Records from a dataset
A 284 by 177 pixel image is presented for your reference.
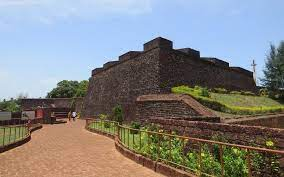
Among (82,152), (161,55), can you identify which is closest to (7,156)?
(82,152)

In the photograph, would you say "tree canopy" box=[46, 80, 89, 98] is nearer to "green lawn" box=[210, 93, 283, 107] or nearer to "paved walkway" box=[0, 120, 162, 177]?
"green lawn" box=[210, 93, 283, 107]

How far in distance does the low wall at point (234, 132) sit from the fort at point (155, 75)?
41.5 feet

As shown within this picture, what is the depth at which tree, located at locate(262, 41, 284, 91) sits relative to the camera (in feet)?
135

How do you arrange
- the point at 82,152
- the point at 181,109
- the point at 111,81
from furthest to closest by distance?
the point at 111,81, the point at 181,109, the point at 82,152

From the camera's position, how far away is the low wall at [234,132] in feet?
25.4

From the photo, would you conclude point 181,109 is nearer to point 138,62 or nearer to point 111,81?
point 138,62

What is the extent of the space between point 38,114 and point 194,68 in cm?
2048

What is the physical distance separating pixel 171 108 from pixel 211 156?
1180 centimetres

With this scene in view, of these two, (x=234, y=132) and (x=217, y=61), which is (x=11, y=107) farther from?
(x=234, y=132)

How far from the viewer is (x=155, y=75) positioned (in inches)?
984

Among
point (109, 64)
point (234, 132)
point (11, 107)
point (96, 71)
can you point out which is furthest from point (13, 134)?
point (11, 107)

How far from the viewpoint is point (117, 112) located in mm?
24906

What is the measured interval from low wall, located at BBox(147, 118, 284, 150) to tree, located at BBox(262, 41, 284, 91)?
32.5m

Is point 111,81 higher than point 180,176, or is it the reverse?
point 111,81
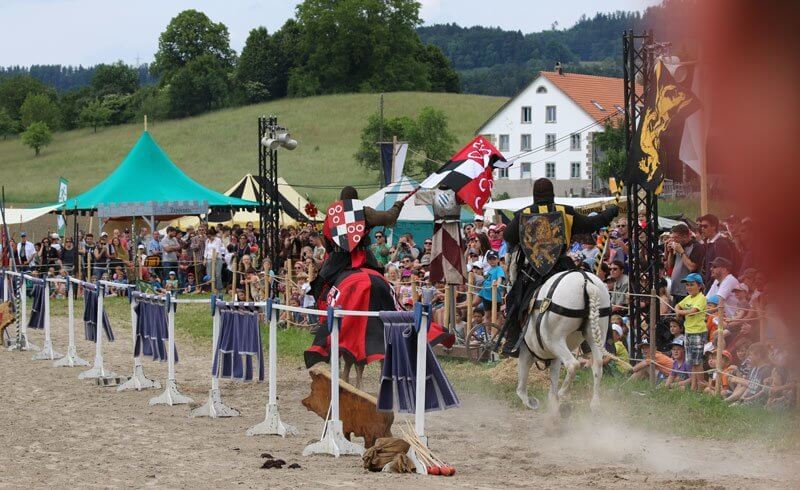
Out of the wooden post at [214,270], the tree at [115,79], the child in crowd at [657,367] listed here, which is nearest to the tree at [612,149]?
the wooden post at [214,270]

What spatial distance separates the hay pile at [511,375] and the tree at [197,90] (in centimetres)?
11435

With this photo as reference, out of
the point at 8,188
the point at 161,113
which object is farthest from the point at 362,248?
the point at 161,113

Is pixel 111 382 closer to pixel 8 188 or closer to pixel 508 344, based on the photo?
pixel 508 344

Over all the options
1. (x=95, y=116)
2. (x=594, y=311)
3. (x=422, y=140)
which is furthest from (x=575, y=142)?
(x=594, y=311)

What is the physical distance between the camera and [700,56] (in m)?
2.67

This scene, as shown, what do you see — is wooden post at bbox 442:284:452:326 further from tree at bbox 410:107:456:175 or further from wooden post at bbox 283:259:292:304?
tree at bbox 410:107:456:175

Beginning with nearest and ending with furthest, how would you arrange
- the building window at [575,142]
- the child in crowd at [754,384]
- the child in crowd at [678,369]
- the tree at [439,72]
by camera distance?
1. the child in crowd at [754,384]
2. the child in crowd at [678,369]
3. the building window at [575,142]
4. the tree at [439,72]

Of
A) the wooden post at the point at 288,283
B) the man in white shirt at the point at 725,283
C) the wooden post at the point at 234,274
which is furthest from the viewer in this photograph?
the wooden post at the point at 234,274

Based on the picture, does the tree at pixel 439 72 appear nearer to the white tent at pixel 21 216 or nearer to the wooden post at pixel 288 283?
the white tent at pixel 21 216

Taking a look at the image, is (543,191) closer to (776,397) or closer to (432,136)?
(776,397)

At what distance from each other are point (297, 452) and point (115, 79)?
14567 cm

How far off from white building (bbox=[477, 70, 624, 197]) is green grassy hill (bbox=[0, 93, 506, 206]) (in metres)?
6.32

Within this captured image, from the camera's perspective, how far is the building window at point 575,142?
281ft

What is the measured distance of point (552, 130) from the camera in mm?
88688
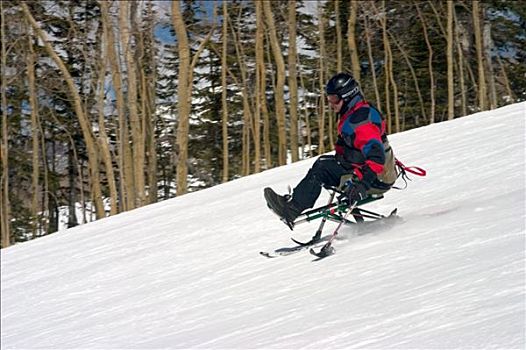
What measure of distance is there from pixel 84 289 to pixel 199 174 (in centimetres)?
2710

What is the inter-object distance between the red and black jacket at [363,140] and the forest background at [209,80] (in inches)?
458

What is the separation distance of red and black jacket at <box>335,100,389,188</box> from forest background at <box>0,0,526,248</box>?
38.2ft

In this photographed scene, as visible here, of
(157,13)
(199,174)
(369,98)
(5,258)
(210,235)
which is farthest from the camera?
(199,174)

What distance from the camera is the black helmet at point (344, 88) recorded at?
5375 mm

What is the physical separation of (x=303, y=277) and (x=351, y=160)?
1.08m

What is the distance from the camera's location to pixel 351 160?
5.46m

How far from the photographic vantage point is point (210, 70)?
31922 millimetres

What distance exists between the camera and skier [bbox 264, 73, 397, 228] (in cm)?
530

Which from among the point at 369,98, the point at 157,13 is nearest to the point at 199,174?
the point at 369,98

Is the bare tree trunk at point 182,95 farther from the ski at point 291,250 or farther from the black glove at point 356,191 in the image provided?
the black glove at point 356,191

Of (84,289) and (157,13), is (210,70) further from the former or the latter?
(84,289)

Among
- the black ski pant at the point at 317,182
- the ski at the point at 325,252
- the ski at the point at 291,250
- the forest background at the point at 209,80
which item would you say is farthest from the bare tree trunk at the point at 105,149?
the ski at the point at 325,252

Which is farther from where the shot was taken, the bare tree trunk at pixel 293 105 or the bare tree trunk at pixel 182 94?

• _EXERCISE_
Give the data again exactly as written, with all pictures left out.

• _EXERCISE RESULT_
A 284 by 177 pixel image is presented for your reference.
Among (82,152), (161,55), can you identify which is closest to (7,156)?
(82,152)

In the photograph, would you say "tree canopy" box=[46, 80, 89, 98] is nearer to "green lawn" box=[210, 93, 283, 107] or nearer to "paved walkway" box=[0, 120, 162, 177]?
"green lawn" box=[210, 93, 283, 107]

How far in distance does the low wall at point (234, 132) sit from the fort at point (155, 75)?
41.5 feet

As shown within this picture, what is the depth at which tree, located at locate(262, 41, 284, 91) sits relative to the camera (in feet)?
135

How do you arrange
- the point at 82,152
- the point at 181,109
- the point at 111,81
from furthest to closest by distance?
the point at 111,81, the point at 181,109, the point at 82,152

From the camera's position, how far away is the low wall at [234,132] in feet?
25.4

From the photo, would you conclude point 181,109 is nearer to point 138,62 or nearer to point 111,81?
point 138,62

What is the extent of the space between point 38,114 and point 194,68 in cm?
2048

What is the physical distance separating pixel 171 108 from pixel 211 156?
1180 centimetres

With this scene in view, of these two, (x=234, y=132) and (x=217, y=61), which is (x=11, y=107) farther from?
(x=234, y=132)

How far from the viewer is (x=155, y=75) positioned (in inches)?
984

Among
point (109, 64)
point (234, 132)
point (11, 107)
point (96, 71)
can you point out which is furthest from point (13, 134)?
point (11, 107)

How far from the viewpoint is point (117, 112) located in mm?
24906

What is the measured interval from low wall, located at BBox(147, 118, 284, 150) to tree, located at BBox(262, 41, 284, 91)?
32.5m

Is point 111,81 higher than point 180,176, or is it the reverse?
point 111,81
Out of the wooden post at [214,270], the tree at [115,79], the child in crowd at [657,367] listed here, which is nearest to the tree at [612,149]?
the wooden post at [214,270]

What spatial distance separates the hay pile at [511,375] and the tree at [197,90] (in centimetres)?
11435

With this photo as reference, out of
the point at 8,188
the point at 161,113
which object is farthest from the point at 362,248?
the point at 161,113

Is pixel 111 382 closer to pixel 8 188 or closer to pixel 508 344, based on the photo?
pixel 508 344

Over all the options
1. (x=95, y=116)
2. (x=594, y=311)
3. (x=422, y=140)
which is furthest from (x=575, y=142)?
(x=594, y=311)

What is the physical distance between the camera and [700,56] (in m)?
2.67

This scene, as shown, what do you see — is wooden post at bbox 442:284:452:326 further from tree at bbox 410:107:456:175 or further from wooden post at bbox 283:259:292:304?
tree at bbox 410:107:456:175

Beginning with nearest and ending with furthest, how would you arrange
- the building window at [575,142]
- the child in crowd at [754,384]
- the child in crowd at [678,369]
- the tree at [439,72]
by camera distance?
1. the child in crowd at [754,384]
2. the child in crowd at [678,369]
3. the building window at [575,142]
4. the tree at [439,72]

Of
A) the wooden post at the point at 288,283
B) the man in white shirt at the point at 725,283
C) the wooden post at the point at 234,274
which is furthest from the viewer in this photograph?
the wooden post at the point at 234,274

Based on the picture, does the tree at pixel 439 72 appear nearer to the white tent at pixel 21 216 or nearer to the wooden post at pixel 288 283?
the white tent at pixel 21 216

Taking a look at the image, is (543,191) closer to (776,397) or closer to (432,136)?
(776,397)

At what distance from each other are point (297, 452) and point (115, 79)?
14567 cm

How far off from white building (bbox=[477, 70, 624, 197]) is green grassy hill (bbox=[0, 93, 506, 206]) (in metres)?
6.32

Within this captured image, from the camera's perspective, how far is the building window at point 575,142?
281ft

What is the measured distance of point (552, 130) from the camera in mm?
88688
What measure of distance is there from pixel 84 289 to pixel 199 174 (in centimetres)?
2710

What is the inter-object distance between the red and black jacket at [363,140] and the forest background at [209,80] (in inches)?
458

What is the separation distance of red and black jacket at <box>335,100,389,188</box> from forest background at <box>0,0,526,248</box>?
38.2ft

In this photographed scene, as visible here, of
(157,13)
(199,174)
(369,98)
(5,258)
(210,235)
which is farthest from the camera?
(199,174)

What distance from the camera is the black helmet at point (344, 88) recorded at?
5375 mm

What is the physical separation of (x=303, y=277) and (x=351, y=160)?
1.08m

What is the distance from the camera's location to pixel 351 160?
5.46m

How far from the photographic vantage point is point (210, 70)?
31922 millimetres

What distance exists between the camera and skier [bbox 264, 73, 397, 228] (in cm)?
530

Which from among the point at 369,98, the point at 157,13 is nearest to the point at 199,174?
the point at 369,98

Is the bare tree trunk at point 182,95 farther from the ski at point 291,250 or farther from the black glove at point 356,191 in the image provided?
the black glove at point 356,191

Of (84,289) and (157,13), is (210,70) further from the former or the latter?
(84,289)

Among
- the black ski pant at the point at 317,182
- the ski at the point at 325,252
- the ski at the point at 291,250
- the forest background at the point at 209,80
which item would you say is farthest from the bare tree trunk at the point at 105,149?
the ski at the point at 325,252

Which is farther from where the shot was taken, the bare tree trunk at pixel 293 105 or the bare tree trunk at pixel 182 94?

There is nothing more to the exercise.